Statement of Chairman Steve Chabot

Subcommittee on the Constitution

Joint Hearing on H.R. 338: The Defense of Privacy Act

Tuesday, July 22, 2003




            First, I want to thank you, Chairman Cannon, for your tremendous leadership and willingness to hold this joint hearing on the Defense of Privacy Act. Today’s hearing is necessary because federal agencies too often promulgate rules and dictate policy without consideration for the ultimate ramifications on the privacy of the American people.


            Privacy is not a partisan issue. Privacy is a value important to ALL citizens – Republican or Democrat, liberal or conservative. It is an intrinsic American value.


            The right of Americans to live free of excessive government intrusion is a long-established principle in our nation’s history. Many have interpreted personal privacy as one of the “Blessings of Liberty” secured in the Preamble to our Constitution. Certainly, the Bill of Rights established important privacy protections.

### [WHAT THIS EXERCISE ASKS]
1) According to the hearing statement, which bill was the subject of the joint hearing?
2) Rewrite the paragraph of the hearing statement that begins "The right of Americans to live free" as a short bulleted list that keeps its main facts.
The data that follow have no connection to the hearing statement.

### [SOURCE MATERIAL]
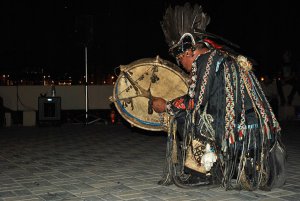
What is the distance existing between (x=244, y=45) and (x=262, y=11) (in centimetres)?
136

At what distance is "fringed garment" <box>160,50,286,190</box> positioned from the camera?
14.0 feet

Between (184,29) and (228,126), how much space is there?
1084mm

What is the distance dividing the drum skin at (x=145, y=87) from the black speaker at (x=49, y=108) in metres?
7.24

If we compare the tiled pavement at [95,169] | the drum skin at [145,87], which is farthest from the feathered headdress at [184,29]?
the tiled pavement at [95,169]

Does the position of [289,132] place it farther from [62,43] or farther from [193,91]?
[62,43]

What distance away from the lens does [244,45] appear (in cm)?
1585

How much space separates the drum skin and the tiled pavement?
0.73 metres

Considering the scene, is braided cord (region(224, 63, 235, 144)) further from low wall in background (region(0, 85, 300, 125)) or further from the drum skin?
low wall in background (region(0, 85, 300, 125))

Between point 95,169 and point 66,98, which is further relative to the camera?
point 66,98

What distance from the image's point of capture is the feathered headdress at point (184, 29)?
450 cm

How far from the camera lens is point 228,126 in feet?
13.9

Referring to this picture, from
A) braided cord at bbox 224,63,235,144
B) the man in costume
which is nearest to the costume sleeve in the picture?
the man in costume

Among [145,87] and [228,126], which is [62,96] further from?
[228,126]

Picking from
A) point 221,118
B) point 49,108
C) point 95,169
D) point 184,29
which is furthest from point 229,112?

### [EXPECTED OUTPUTS]
1) H.R. 338, the Defense of Privacy Act.

2)
- Americans' right to live free of excessive government intrusion is a long-established principle in the nation's history.
- Many have interpreted personal privacy as one of the "Blessings of Liberty" secured in the Preamble to the Constitution.
- The Bill of Rights established important privacy protections.